Langit menyimpan air, hujan mulai reda, guntur dan kilat sudah tidak terlihat. Di jalanan parman tergeletak dengan muka dan badan bersih sehabis dimandikan oleh air hujan. Selang beberapa waktu seorang petani yang lain datang dan melihat jenazah parman. “tolong…tolong…tolong” teriak petani tersebut ke segala arah. Beberapa orang datang dan segera mengangkat tubuh parman menuju rumah yang berduka. “ bu..bu Tini, suaminya bu…” salah satu warga teriak-teriak di depan pintu rumah Tini. Tini sedang berada di dapur menyiapkan makan siang sang suami. Mendengar teriakan tersebut Tini spontan keluar ke teras dengan perasaan cemas. Melihat suaminya di bopong oleh beberapa warga tubuh Tini lemas. Segenap warga berdatangan kerumah tersebut. Cepat-cepat tubuh parman diletakkan di atas dipan. Seorang tetangga dengan telepon genggam segera menghubungi Anton anak semata wayang Parman dan Tini, yang sedang kuliah dikampusnya.” Ton cepat pulang sekarang, ada kabar tidak enak tentang ayahmu” kata oranng tersebut. “ ada apa kang?” tanya anton resah. “ sudahlah, pokoknya kamu pulang saja dulu kerumah” jawab orang tersebut yang langsung mematikan handphone nya.

Tak berapa lama anton telah datang, dia bingung dengan banyaknya orang yang berkumpul dirumahnya.

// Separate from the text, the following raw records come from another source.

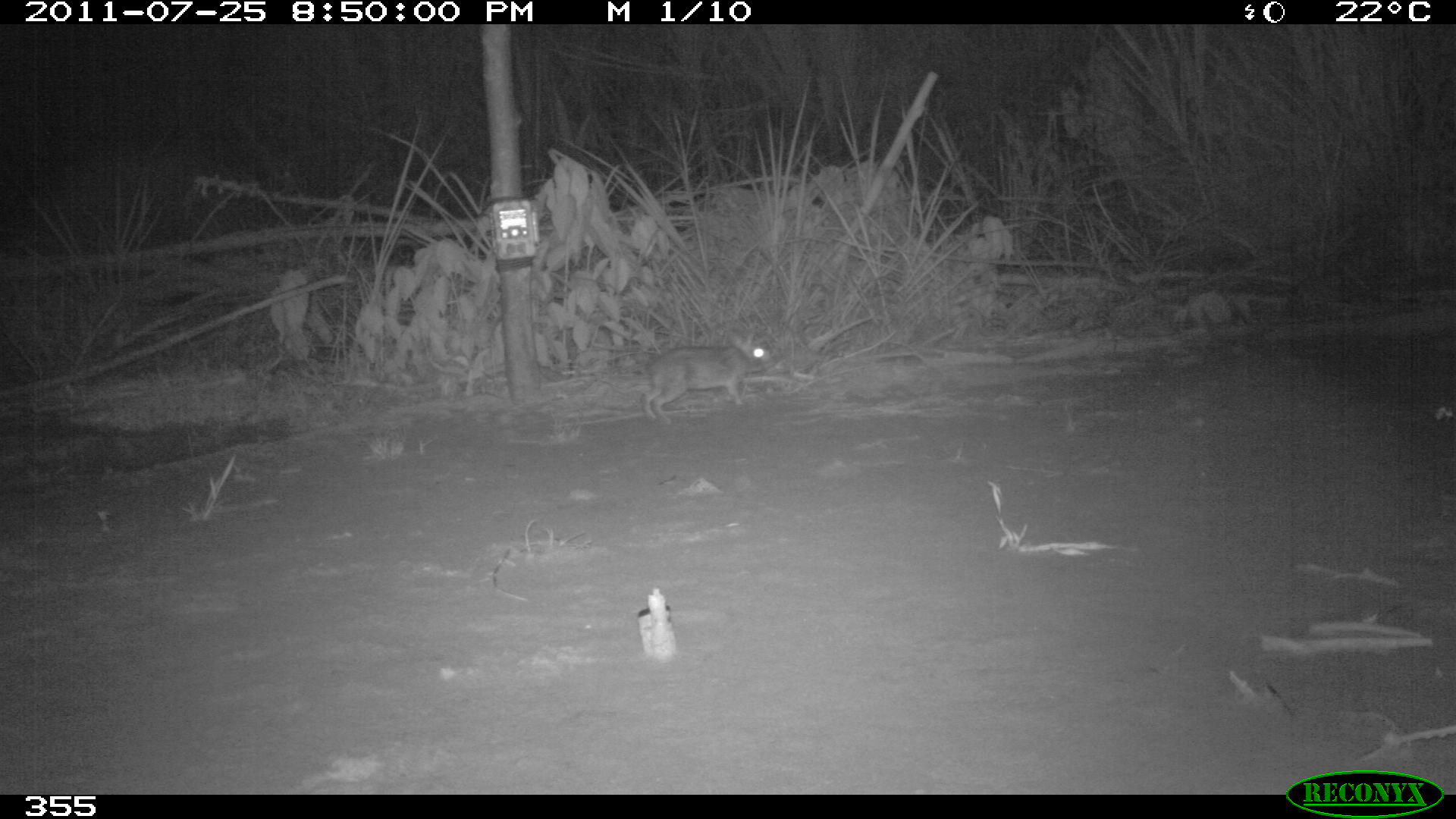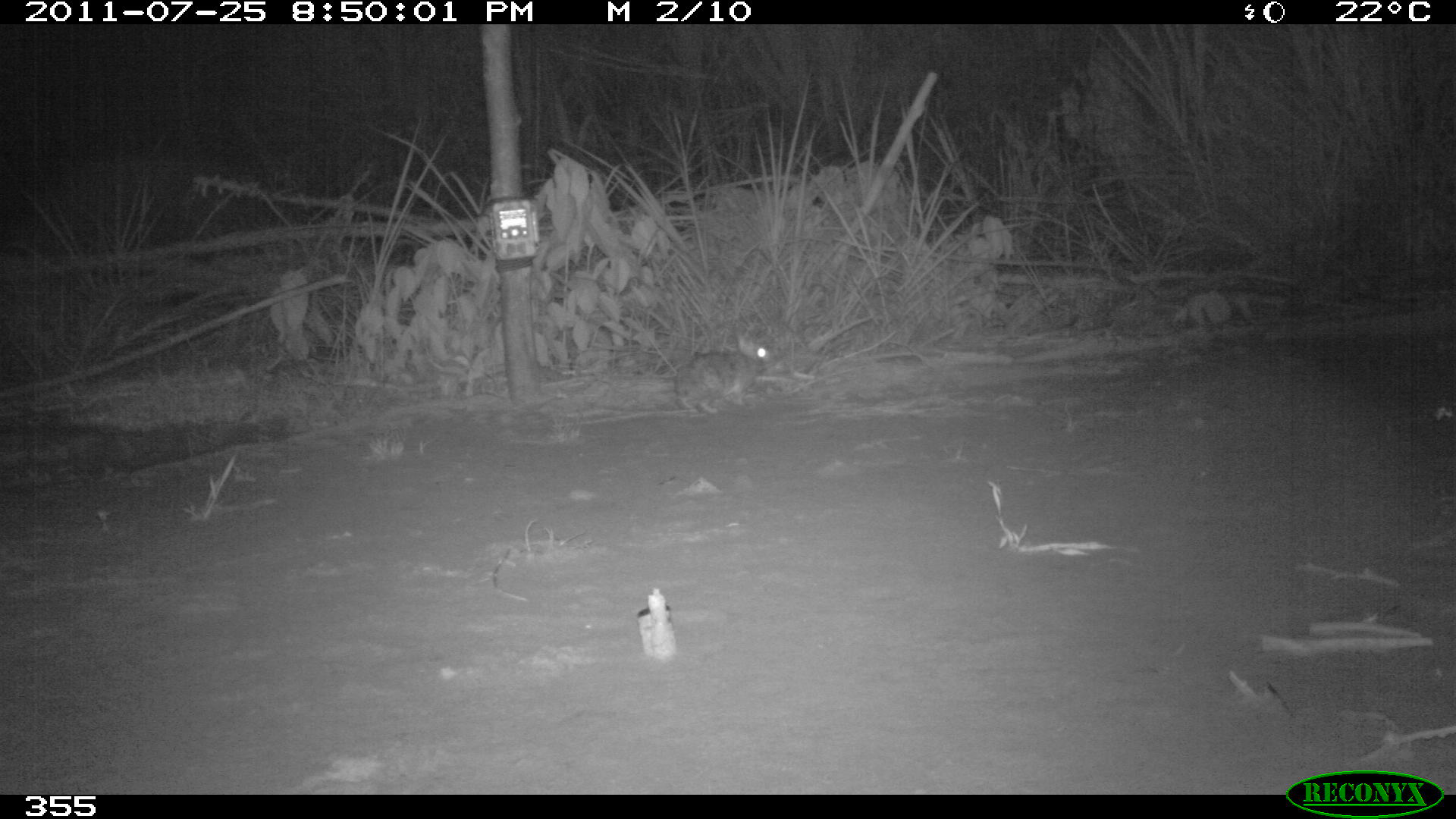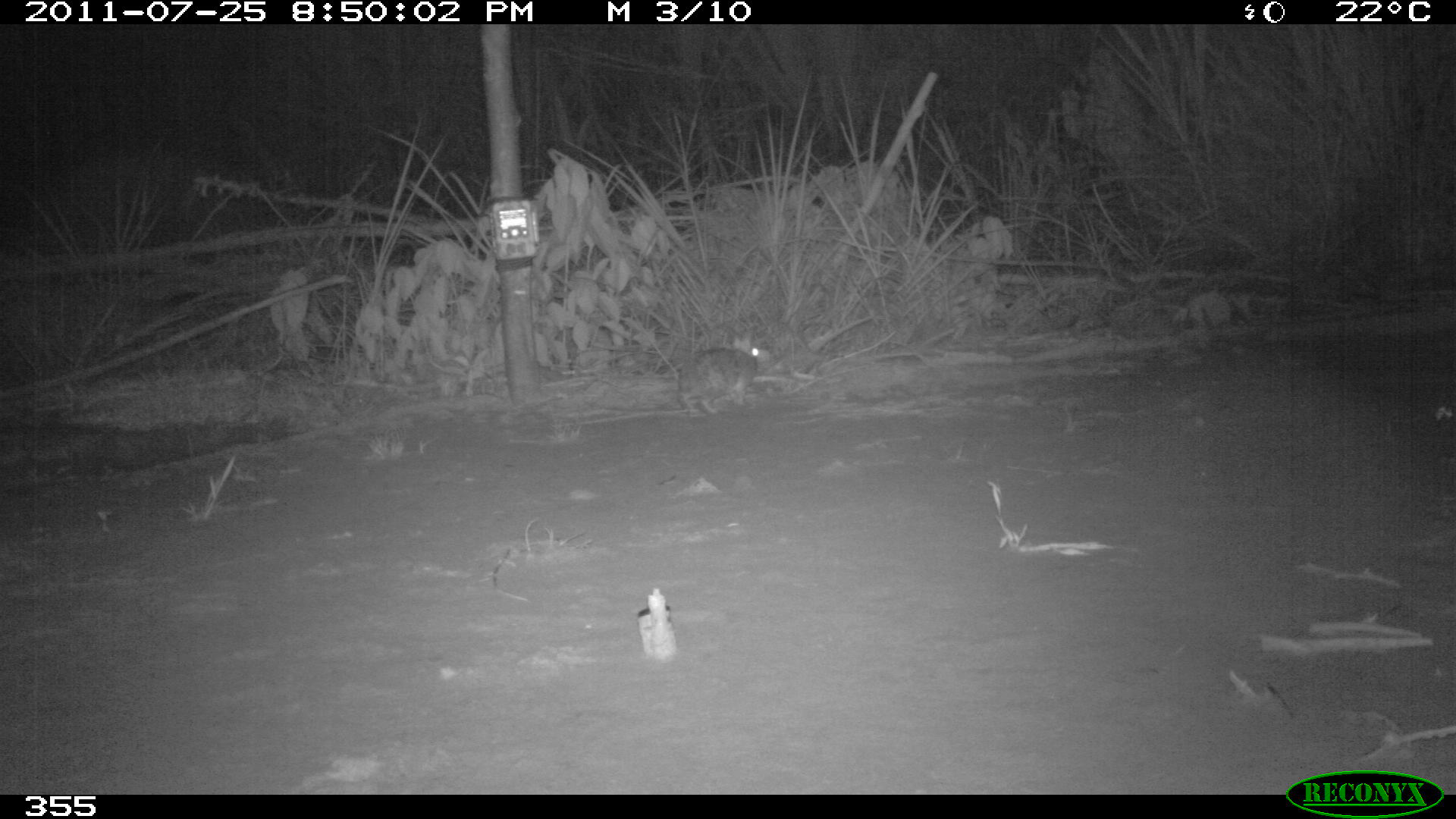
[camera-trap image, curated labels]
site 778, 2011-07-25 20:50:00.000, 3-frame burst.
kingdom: Animalia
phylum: Chordata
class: Mammalia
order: Lagomorpha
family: Leporidae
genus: Sylvilagus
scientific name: Sylvilagus brasiliensis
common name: tapeti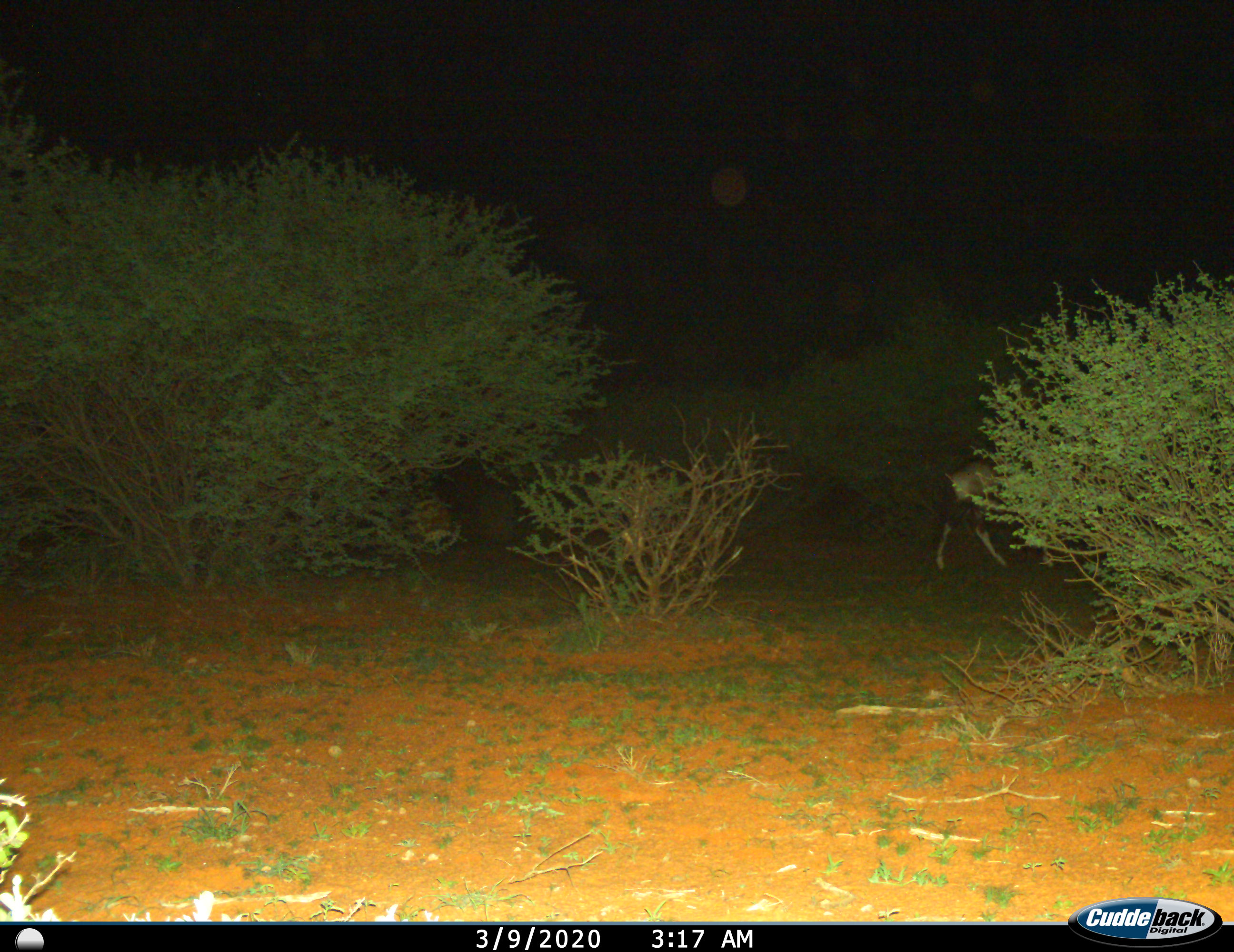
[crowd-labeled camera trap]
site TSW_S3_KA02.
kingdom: Animalia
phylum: Chordata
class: Mammalia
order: Artiodactyla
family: Bovidae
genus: Oryx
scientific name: Oryx gazella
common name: gemsbok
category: oryx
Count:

Dengan langkah pelan pemuda itu menuju pintu rumahnya. Terlihat olehnya sebuah dipan dan membujur jasad bapaknya tersebut. Spontan Anton mengeluarkan air mata “bapak….” Katanya pelan sambil mendekati dipan. “sudahlah nak…ini sudah takdir ilahi…bahwa semua orang pasti mati” redam ustad Fadil kepada anton. “maafkan anakmu ini pak…” ucap anton pelan. “bapakmu pasti memaafkan kamu ton…” kata ustad tadi. Anton hanya bisa menangis mengingat jasa bapaknya terhadapnya dan sikap anton yang selama ini kurang menghargai pengorbanan bapaknya tersebut. “terimakasih atas semuanya pak…” bisiknya disamping jasad ayahnya yang tersenyum tersebut.